This year marks the 100th anniversary of the publication of Virginia Woolf’s second novel, Night and Day. It also marks the 100th anniversary of the passage of the 19th Amendment in the U.S.

Fittingly enough, both deal with women’s struggle to obtain the right to vote.

While Woolf’s novel has often been overlooked, it is currently receiving the recognition it deserves. Nowadays it is described as “a remarkable story of two women navigating the possibilities opened up by the struggle for women’s suffrage.”

Reading and discussing Night and Day

In September of last year, Anne Fernald, professor of English and Women’s, Gender, and Sexuality Studies at Fordham University, led a reading group on Virginia Woolf and E. M. Forster at the Center for Fiction in Brooklyn that featured novelists Julie Orringer and Michael Cunningham discussing Night and Day.

Read Lauren Groff’s Introduction to Night and Day, which is included in the 100th anniversary edition of the novel, available from Restless Books.

According to Restless Books, the new edition of Woolf’s novel is part of a “series of beautifully packaged, newly introduced and illustrated great books from the past that still speak to our time, our place, and, especially, our restlessness.

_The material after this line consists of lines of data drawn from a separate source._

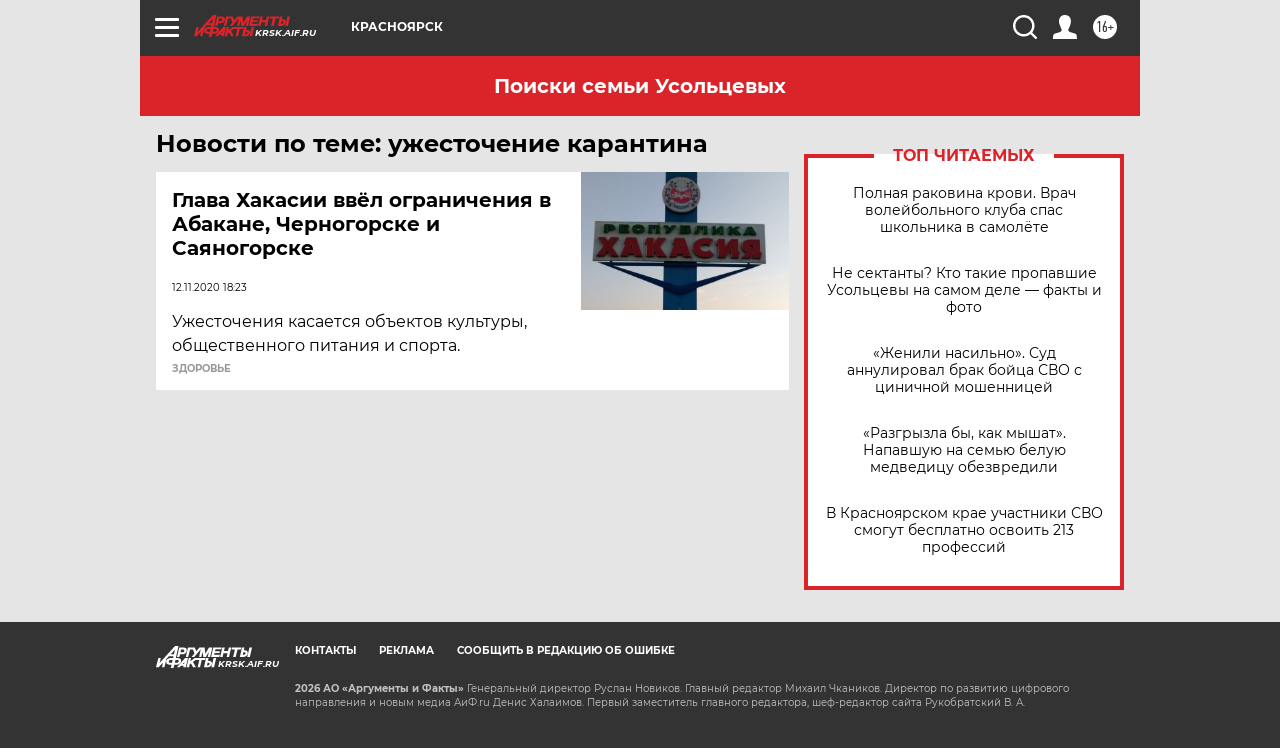

--- FILE ---
content_type: text/html
request_url: https://tns-counter.ru/nc01a**R%3Eundefined*aif_ru/ru/UTF-8/tmsec=aif_ru/413436828***
body_size: -72
content:
F0276C0969711DD0X1769020880:F0276C0969711DD0X1769020880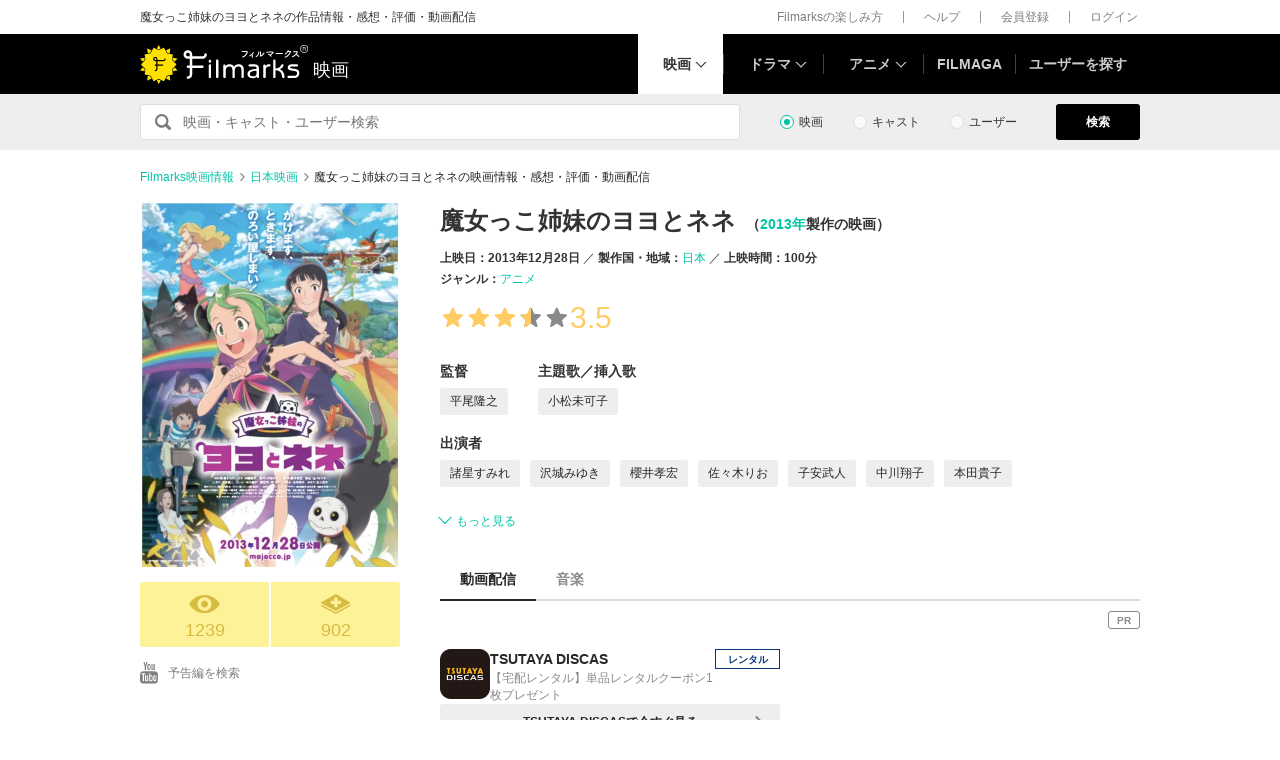

--- FILE ---
content_type: text/html; charset=utf-8
request_url: https://www.google.com/recaptcha/api2/aframe
body_size: 267
content:
<!DOCTYPE HTML><html><head><meta http-equiv="content-type" content="text/html; charset=UTF-8"></head><body><script nonce="7ua87zJrFbVJIoLA0k3cBA">/** Anti-fraud and anti-abuse applications only. See google.com/recaptcha */ try{var clients={'sodar':'https://pagead2.googlesyndication.com/pagead/sodar?'};window.addEventListener("message",function(a){try{if(a.source===window.parent){var b=JSON.parse(a.data);var c=clients[b['id']];if(c){var d=document.createElement('img');d.src=c+b['params']+'&rc='+(localStorage.getItem("rc::a")?sessionStorage.getItem("rc::b"):"");window.document.body.appendChild(d);sessionStorage.setItem("rc::e",parseInt(sessionStorage.getItem("rc::e")||0)+1);localStorage.setItem("rc::h",'1769146410513');}}}catch(b){}});window.parent.postMessage("_grecaptcha_ready", "*");}catch(b){}</script></body></html>

--- FILE ---
content_type: image/svg+xml
request_url: https://d2ueuvlup6lbue.cloudfront.net/assets/common/icon_play_circle_fill-b3b0f024baf0d90b53f61c3001188565b3b8384baf2bb3975170d2860c7aec77.svg
body_size: 245
content:
<svg width="20" height="20" viewBox="0 0 20 20" fill="none" xmlns="http://www.w3.org/2000/svg"><path fill-rule="evenodd" clip-rule="evenodd" d="M10 0C4.48 0 0 4.48 0 10s4.48 10 10 10 10-4.48 10-10S15.52 0 10 0Zm3.13 10.4c-1.05.69-3.24 2.12-4.56 2.99-.46.3-1.04-.07-1.04-.66 0-1.52-.01-3.96-.03-5.47 0-.59.58-.96 1.04-.66l4.58 3c.27.18.28.61 0 .79l.01.01Z" fill="#C9C9C9"/></svg>

--- FILE ---
content_type: image/svg+xml
request_url: https://d2ueuvlup6lbue.cloudfront.net/assets/common/component/v2/rating_parts_0.6-fa2657195a961b52a7eb08f3986944a201b468417bec587f472a6087d658f0a3.svg
body_size: 719
content:
<svg width="20" height="20" viewBox="0 0 20 20" fill="none" xmlns="http://www.w3.org/2000/svg"><path fill-rule="evenodd" clip-rule="evenodd" d="m10.596 2.542 1.63 3.735a.783.783 0 0 0 .745.542l3.943.314c.76 0 1.076.972.461 1.418l-3.13 2.816a.784.784 0 0 0-.285.877l1.002 3.736c.234.722-.592 1.323-1.207.876l-3.444-2.345a.784.784 0 0 0-.922 0l-3.444 2.345c-.615.447-1.441-.154-1.207-.876l1.002-3.736a.784.784 0 0 0-.285-.877l-3.13-2.816c-.615-.446-.299-1.418.46-1.418l3.944-.314c.34 0 .64-.219.746-.542l1.63-3.735c.234-.723 1.256-.723 1.49 0Z" fill="#898989"/><path d="M2 7.925c0 .23.1.463.325.626l3.13 2.816c.275.2.39.554.285.877L4.738 15.98c-.234.722.592 1.323 1.207.876l3.444-2.345c.275-.2.647-.2.922 0l1.109.755V4.432l-.824-1.89c-.235-.723-1.257-.723-1.492 0l-1.63 3.735a.784.784 0 0 1-.745.542l-3.944.314A.78.78 0 0 0 2 7.925Z" fill="#FFCB62"/></svg>

--- FILE ---
content_type: image/svg+xml
request_url: https://d2ueuvlup6lbue.cloudfront.net/assets/pc/component/v2/tag_work_release_now_bg_small-5b28d84d62949e7d98898a877a4f8b5c51a2bba53da5f3ed996a14eb6844bbae.svg
body_size: 1189
content:
<svg width="24" height="53" viewBox="0 0 24 53" fill="none" xmlns="http://www.w3.org/2000/svg"><path fill-rule="evenodd" clip-rule="evenodd" d="M0 0v45.671L12.632 53 24 45.671V0H0Z" fill="#D81F1C"/><g fill="#fff"><path d="M16.644 16.8c.336 0 .516-.288.516-.564 0-.276-.168-.552-.516-.552h-4.272V11.76h3.252c.348 0 .528-.288.528-.576 0-.276-.18-.552-.528-.552h-3.252V7.56c0-.396-.312-.588-.636-.588-.312 0-.624.192-.624.588v8.124H7.416c-.36 0-.528.264-.528.54 0 .288.18.576.528.576h9.228Z"/><path d="M16.968 26.236c.312 0 .48-.24.48-.492a.478.478 0 0 0-.492-.492h-.6c.012-.24.012-.54.012-.852 0-.708-.012-1.5-.024-1.908-.012-.564-.456-.996-1.26-1.02-.24-.012-.504-.012-.78-.012 0-.372-.012-.744-.012-1.14a.575.575 0 0 0-.588-.564c-.276 0-.54.192-.54.576v.012c0 .372.012.744.012 1.116-.276 0-.54 0-.756.012-.96.024-1.224.588-1.248 1.116 0 .072-.012.312-.012 2.664h-.324a.551.551 0 0 0-.324.108v-1.032c0-.96-.012-1.944-.024-2.748a1.01 1.01 0 0 0-.984-1.008c-.24-.012-.528-.012-.828-.012-.216 0-.42 0-.612.012-.588.036-.888.468-.9 1.056-.012.564-.012 1.296-.012 2.064 0 1.044 0 2.16.012 3 0 .624.348 1.068.924 1.116.216.012.444.024.684.024 1.02 0 1.692-.108 1.716-1.128 0-.18.012-.372.012-.564.084.06.192.096.336.096l2.04-.024c-.42 1.296-1.416 2.532-3.66 2.976-.336.072-.492.312-.492.552 0 .276.204.552.528.552.072 0 3.42-.54 4.596-3.492.516 1.632 2.256 3.216 3.012 3.216.372 0 .624-.3.624-.612 0-.204-.108-.42-.372-.54-.972-.444-2.04-1.38-2.532-2.652l2.376.024h.012Zm-2.736-.984c.048-.396.072-.804.072-1.2v-1.62c.78 0 .948.048.96.42.012.24.012.78.012 1.32 0 .396 0 .792-.012 1.08h-1.032Zm-2.028 0c0-.312-.012-.696-.012-1.08 0-.528.012-1.032.024-1.284.024-.384.168-.456.96-.456v1.56c0 .384-.012.816-.084 1.26h-.888Zm-4.032-1.668c0-.66.012-1.284.024-1.728 0-.252.096-.372.624-.372.3 0 .6.024.624.36.012.492.036 1.104.036 1.74H8.172Zm1.308.936c0 2.256 0 2.28-.384 2.316-.072.012-.168.012-.276.012-.564 0-.624-.144-.624-.36a86.71 86.71 0 0 1-.024-1.968H9.48Z"/><path d="M11.376 42.8c0 .324.3.492.6.492.312 0 .612-.168.612-.492v-3.204c.936 0 1.86-.024 2.736-.06.78-.036 1.272-.624 1.296-1.224.024-.36.036-.792.036-1.212 0-.372-.012-.732-.036-1.02-.036-.492-.528-1.116-1.236-1.14-.864-.024-1.824-.036-2.796-.036V33.2c0-.348-.312-.528-.612-.528s-.6.18-.6.528v1.704c-.96 0-1.896.012-2.724.036-.936.024-1.272.72-1.296 1.236a27.66 27.66 0 0 0-.024 1.032c0 .372.012.744.024 1.116.024.636.468 1.176 1.32 1.212.84.036 1.764.048 2.7.06V42.8Zm1.212-6.816c.828 0 1.632.012 2.292.036.588.012.612.252.612 1.224 0 .936-.024 1.2-.6 1.224-.708.024-1.5.036-2.304.048v-2.532Zm-1.212 2.544c-.816 0-1.596-.024-2.268-.06-.624-.024-.624-.396-.624-1.152 0-.276.012-.564.024-.792.012-.24.204-.492.588-.504.648-.012 1.44-.036 2.28-.036v2.544Z"/></g></svg>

In addition to their original artwork and fresh introductions, Restless Classics brings the classroom experience to the reader with linked online teaching videos.”

Night and Day in conversation

You can also sit in on last year’s discussion of the novel held at the Brooklyn Center for Fiction by watching the video below.

In addition, “Night and Day at 100” was the topic of the International Virginia Woolf Society‘s guaranteed panel at the Modern Language Association Convention 2019. It addressed the question: What is the twenty-first century legacy of Woolf’s “nineteenth-century” novel?